In the last 30 years meta-analysis has been accepted in the social and health sciences as a very useful and helpful research methodology to quantitatively integrate the results from different studies. In a meta-analysis results of every study are quantified by means of an effect-size index (e.g. standardized mean difference), enabling us to give the study results in the same metric (22, 23). Typically, in meta-analysis two tests are conducted: test of homogeneity (using the Q-statistic and I2) and effect size (using e.g. Hedges’s g) (22). The Q-statistic test only informs us about the presence or absence of heterogeneity. The I2 reports on the extent of such heterogeneity (between-study variance).

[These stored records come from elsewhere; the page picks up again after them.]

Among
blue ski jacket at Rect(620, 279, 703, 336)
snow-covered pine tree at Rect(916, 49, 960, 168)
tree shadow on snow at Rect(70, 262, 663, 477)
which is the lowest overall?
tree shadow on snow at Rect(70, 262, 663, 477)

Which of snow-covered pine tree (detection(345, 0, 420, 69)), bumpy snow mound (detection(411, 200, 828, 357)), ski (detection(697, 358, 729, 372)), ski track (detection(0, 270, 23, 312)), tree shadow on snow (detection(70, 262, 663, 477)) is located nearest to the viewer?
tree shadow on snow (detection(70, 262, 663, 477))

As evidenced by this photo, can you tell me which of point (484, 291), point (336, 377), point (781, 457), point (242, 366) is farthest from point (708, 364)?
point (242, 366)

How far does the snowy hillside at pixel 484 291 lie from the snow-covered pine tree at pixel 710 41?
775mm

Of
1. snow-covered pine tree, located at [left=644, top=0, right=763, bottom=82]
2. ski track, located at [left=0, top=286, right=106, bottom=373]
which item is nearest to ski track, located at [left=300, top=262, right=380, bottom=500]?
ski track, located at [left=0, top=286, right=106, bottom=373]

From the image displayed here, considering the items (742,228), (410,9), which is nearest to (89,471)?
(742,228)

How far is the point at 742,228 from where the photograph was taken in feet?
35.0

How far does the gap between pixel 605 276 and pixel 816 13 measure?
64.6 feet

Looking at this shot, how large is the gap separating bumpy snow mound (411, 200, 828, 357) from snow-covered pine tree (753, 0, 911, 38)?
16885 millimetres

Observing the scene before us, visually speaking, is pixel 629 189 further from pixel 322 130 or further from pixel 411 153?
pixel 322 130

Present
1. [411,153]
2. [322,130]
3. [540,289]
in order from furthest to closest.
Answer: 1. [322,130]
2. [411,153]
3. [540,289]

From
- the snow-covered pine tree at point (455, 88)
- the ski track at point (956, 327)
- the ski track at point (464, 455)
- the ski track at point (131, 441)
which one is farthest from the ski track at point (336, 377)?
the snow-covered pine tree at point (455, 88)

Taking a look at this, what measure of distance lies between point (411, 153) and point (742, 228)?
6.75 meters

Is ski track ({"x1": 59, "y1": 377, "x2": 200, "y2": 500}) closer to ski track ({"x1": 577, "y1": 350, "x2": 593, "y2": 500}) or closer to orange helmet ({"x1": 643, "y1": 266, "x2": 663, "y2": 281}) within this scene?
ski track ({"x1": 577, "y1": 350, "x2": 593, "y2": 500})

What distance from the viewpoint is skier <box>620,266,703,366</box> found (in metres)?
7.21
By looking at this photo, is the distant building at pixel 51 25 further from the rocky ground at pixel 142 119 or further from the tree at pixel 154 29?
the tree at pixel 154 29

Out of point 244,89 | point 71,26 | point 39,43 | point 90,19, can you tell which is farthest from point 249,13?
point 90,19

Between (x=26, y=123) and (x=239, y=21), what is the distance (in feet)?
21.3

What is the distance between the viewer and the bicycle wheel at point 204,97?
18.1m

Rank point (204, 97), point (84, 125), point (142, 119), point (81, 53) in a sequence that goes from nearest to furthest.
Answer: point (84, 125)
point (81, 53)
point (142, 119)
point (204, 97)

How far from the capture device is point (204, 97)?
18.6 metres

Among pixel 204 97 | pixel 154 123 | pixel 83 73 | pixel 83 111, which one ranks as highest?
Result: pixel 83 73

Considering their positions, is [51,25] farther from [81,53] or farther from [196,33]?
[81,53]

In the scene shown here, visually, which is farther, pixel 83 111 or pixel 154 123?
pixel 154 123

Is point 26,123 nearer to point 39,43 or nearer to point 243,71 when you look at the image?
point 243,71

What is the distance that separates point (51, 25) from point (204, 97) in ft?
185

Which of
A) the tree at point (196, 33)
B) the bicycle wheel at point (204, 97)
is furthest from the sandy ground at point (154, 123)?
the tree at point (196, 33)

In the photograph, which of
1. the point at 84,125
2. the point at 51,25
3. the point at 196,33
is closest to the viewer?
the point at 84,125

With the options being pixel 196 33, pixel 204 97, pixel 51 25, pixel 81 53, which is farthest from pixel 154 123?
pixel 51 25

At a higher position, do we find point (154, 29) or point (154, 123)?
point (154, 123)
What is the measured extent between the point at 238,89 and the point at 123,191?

First meta-analysis was conducted by Edelvik et al. (24). The selection of studies for this meta-analysis involved eight inclusion criteria:
– the participants received behavioral intervention,
– the participants receiving EIBI were on average between 2 and 7 years old when the treatment started,
– the participants were diagnosed with autism or PDD-NOS,
– a full-scale measure of intelligence (IQ) and/or a standardized measure of adaptive behavior such as the Vineland Adaptive Behavior Scales (VABS) were used,
– the duration of intervention was between 12 and 36 months,
– the study was a group study, not a case study,
– the study included either a control or a comparison group,
– the results were published in a peer-reviewed journal.
Nine research reports met all inclusion criteria, so additional detailed information was obtained by contacting the authors of each study (provide the age, IQ, and adaptive behavior scores for the participants). Not all authors collected both IQ and Adaptive Behavior Composite (ABC) data. Additionally, the authors measured intelligence with various tests (e.g. Bayley Scales of Infant Development, Wechsler Preschool and Primary Scale Intelligence-Revised etc.). If the participant scored on a test below the norm, researchers calculated a ratio IQ score by dividing the obtained mental age with chronological age and multiplying by 100. All of the tests have been validated for children with pervasive developmental disorders. All studies used the VABS (Vineland Adaptive Behavior Scale) for measuring the adaptive behavior. The content and scales of the VABS were organized within a four domain structure: communication, daily life, socialization and, for children younger than 6 years old, motor skills (24, 25). The VABS is the best available instrument for assessing adaptive behavior in children with pervasive developmental disorders and/or mental retardation.